Excerpt to read:
------------------------
It makes me want to return to a Jackie plan for a settlement house - at least in those kinds of communities in the early 1900s you had community. Other people doing what you were doing, and, forgive the elitism, a "civilized" place to discuss books and ideas and policy with the best thinkers of the day (at Hull House - the U of C people). The neighboring immigrant poor were invited in too, incorporated rather than excluded.
Not on your own, working for a faceless bureaucracy. Where, if it's anything like the academy, those who are bad at one job simply get promoted - freeing their old colleagues of the burden.
Is there a model to better compensate folks who do this type of work? Given the eventually social costs of kids who lack support early on, it would interesting to find a way to capture those future costs and distribute projected savings to care givers. Ex. It costs $1,000 each time this kid goes the ER. W/o care, they go once a month. Kids with case workers go once a quarter. Case worker saves 8 ER trips per year, or $8k. Sees 10 kids, that's $60k with a discount. Problem is, the future costs are connected to the prevention.
Or, hope that these foster kids grow up to be rich and create a foundation to support case workers.
------------------------
Extracted page text data:
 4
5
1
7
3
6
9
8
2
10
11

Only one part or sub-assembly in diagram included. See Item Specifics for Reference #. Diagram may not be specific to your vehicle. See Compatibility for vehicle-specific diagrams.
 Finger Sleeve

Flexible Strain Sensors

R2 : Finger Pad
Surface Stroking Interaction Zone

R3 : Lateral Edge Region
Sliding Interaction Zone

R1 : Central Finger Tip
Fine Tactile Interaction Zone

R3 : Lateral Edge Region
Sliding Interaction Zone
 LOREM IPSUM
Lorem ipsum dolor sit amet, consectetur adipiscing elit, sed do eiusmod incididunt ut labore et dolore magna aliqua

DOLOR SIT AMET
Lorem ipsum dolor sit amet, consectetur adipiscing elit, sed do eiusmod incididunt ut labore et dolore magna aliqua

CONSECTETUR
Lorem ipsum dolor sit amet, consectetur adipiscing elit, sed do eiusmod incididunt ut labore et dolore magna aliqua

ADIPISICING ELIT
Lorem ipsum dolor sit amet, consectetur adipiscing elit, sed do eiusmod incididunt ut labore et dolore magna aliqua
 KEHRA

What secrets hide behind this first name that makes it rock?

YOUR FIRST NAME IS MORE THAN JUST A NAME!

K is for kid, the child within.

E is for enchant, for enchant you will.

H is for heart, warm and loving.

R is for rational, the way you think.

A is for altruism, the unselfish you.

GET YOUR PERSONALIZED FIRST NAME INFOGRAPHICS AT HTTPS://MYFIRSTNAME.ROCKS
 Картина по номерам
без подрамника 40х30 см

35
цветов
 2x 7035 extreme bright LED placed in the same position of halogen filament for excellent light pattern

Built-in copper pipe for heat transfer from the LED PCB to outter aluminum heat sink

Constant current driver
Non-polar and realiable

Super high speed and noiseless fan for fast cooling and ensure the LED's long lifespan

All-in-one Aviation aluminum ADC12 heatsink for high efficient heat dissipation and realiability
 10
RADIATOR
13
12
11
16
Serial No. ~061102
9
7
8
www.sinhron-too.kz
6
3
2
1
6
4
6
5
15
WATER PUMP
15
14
------------------------
Activity list:
1. Reproduce the case-worker comments word for word, everything from "Not on your" down to "support case workers.".
2. Resume the case-worker comments, writing on from their last sentence.
The material plays no part in this.

Answers to the tasks:
1.
Not on your own, working for a faceless bureaucracy. Where, if it's anything like the academy, those who are bad at one job simply get promoted - freeing their old colleagues of the burden.
Is there a model to better compensate folks who do this type of work? Given the eventually social costs of kids who lack support early on, it would interesting to find a way to capture those future costs and distribute projected savings to care givers. Ex. It costs $1,000 each time this kid goes the ER. W/o care, they go once a month. Kids with case workers go once a quarter. Case worker saves 8 ER trips per year, or $8k. Sees 10 kids, that's $60k with a discount. Problem is, the future costs are connected to the prevention.
Or, hope that these foster kids grow up to be rich and create a foundation to support case workers.

2.
Speaking of settlement houses, why does it seem like attempts at "civilized" discussion groups usually turn out to be 9/11 truth movement meetings?
Greg - What are truth movement meetings? Is this some San Francisco thing? I don't think we "do" 9/11 truth so much in Houston. Except for the Friday-afternoon anti-war protesters who gather on a bridge over the highway by my house. I bet they do truth.
Also, I think that no one ever does cost-benefit analyses for how we treat poor children - in schools, in regards to social workers, health care, etc. Maybe this is part of the genius to the NPR story Jeremy posted - we never think about foster children growing up - they seem to always be children (because there are always new children filling in their places).
I wonder if policy people factor in how not paying for good foster care now will create costs for society later - incarcerations, public health costs, legal fees, etc.